Text
* * * * * * *

The UK commercial vehicle manufacturing sector enjoyed its best July in six years last month, according to new figures. Data from the Society of Motor Manufacturers and Traders (SMMT) shows more than 8,000 new commercial vehicles, including vans, taxis and trucks, were built in the UK last month.
That figure represents an increase of 43.9 percent compared with the same month last year, and the best July performance since 2016. It’s also the eleventh consecutive month of growth for the industry, which has enjoyed a strong 2022 so far.
Over the first seven months of the year, 58,693 new commercial vehicles were built in the UK, up 46.9 percent compared with the same period last year. In fact, the difference in output between the first seven months of 2022 and all 12 months of 2021 is less than 8,000 units. UK output has been so prolific that it’s the best first seven months of a year since 2012.

* * * * * * *

Material provided
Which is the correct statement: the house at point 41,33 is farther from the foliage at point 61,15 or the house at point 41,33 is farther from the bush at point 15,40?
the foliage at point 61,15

* * * * * * *

Task 1
In the article on UK commercial vehicle manufacturing, how many new commercial vehicles were built in the UK over the first seven months of the year?
Task 2
Continue the article on UK commercial vehicle manufacturing from its last sentence.

Exercise response 1
58,693

Exercise response 2
The export market has been particularly strong this year, with more than 34,000 vehicles (58.6 percent of the total output) heading to customers abroad. That’s a 72.9 percent increase on the first seven months of 2021, when exports made up just under half of all commercial vehicles produced in the UK.
However, there has also been growth in the domestic market, with the number of vehicles destined for UK customers rising by more than a fifth in the first seven months of 2022. And in July, the growth was even stronger, with the number of vehicles built for British customers up by 58.5 percent compared with the same month last year.
All this is in stark contrast to the fortunes of the new car industry, which has struggled with supply issues caused by the global microchip shortage, war in Ukraine, and the fallout from the coronavirus pandemic. Now, both industries will have to contend with the energy price crisis, which is causing costs to sky-rocket.
“The commercial vehicle sector continues to provide a shining example of successful UK automotive manufacturing with the best year to date performance since 2012,” said SMMT chief executive Mike Hawes. “This is testament to the quality of commercial vehicles made in Britain, which are in high demand at home and abroad. However, the continued success of this export-led sector is not guaranteed, amid some of the toughest economic conditions in living memory. Urgent action is needed to bring down the high energy costs faced by automotive factories if their competitiveness is to be sustained.”